When Zion was born earlier this year, it changed everything for the guitarist. Suddenly, Clark found himself thinking about bigger, deeper issues, knowing that in a few years, his son would be relying on him for answers.
“It changed everything about my writing process,” he says of his son’s birth. “Everything that was happening in the news, seeing young folks being shot and murdered by cops, it made me think, ‘What am I going to tell my child?’ Like explaining things and being an example that he can depend on and can get the truth [from]. When I was singing these songs, I felt like everything that I was saying or wanted to say had to really mean something.
“You stare at yourself in the mirror and [try to] be really honest and think, ‘What am I going to do now, and what happens from here?’” he continues. “It was quite scary at times sitting in that studio. It’s something that I took very seriously.”
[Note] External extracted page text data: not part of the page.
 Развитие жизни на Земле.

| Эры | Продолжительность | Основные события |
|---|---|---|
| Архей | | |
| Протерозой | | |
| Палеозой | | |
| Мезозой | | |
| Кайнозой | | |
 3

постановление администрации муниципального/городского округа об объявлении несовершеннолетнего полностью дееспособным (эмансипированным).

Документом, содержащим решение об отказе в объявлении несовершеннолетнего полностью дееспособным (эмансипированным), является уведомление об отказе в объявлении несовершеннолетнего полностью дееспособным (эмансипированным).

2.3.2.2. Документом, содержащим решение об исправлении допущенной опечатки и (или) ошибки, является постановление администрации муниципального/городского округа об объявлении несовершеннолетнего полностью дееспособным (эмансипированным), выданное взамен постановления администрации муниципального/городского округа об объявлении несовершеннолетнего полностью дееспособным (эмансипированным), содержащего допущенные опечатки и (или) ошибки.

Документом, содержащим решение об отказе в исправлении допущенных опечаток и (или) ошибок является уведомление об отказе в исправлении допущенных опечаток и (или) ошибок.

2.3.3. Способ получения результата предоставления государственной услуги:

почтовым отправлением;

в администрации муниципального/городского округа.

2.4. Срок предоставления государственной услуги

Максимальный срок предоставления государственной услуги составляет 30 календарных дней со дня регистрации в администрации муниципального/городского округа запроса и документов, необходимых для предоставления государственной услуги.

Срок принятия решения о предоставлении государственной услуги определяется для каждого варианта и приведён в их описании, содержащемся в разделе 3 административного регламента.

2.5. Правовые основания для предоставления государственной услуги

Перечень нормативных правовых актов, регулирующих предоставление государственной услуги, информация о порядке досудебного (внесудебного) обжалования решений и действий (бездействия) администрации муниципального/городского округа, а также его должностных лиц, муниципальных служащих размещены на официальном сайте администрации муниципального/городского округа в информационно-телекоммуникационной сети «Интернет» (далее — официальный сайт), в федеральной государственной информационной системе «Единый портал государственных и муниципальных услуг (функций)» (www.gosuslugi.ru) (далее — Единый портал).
As 1 a.m. approaches in Amsterdam, and with a trip to London looming, the adrenaline rush of performing in front of a sweaty, packed room has given way to the weariness of playing back-to-back shows.
As the night catches up to him and is reflected in his voice, Clark pauses for a second, collecting his thoughts about everything that’s happened this year.
“2015 was definitely big and life-changing,” he says. “It was a turning point. I feel like it’s a new beginning for me. I’m in a great place and am very appreciative and grateful to be so free and do what I love. 2015, you may not be able to tell, made me really excited.”
Gary Clark Jr. headlines the Fonda Theatre Thursday through Saturday, Dec. 3-5.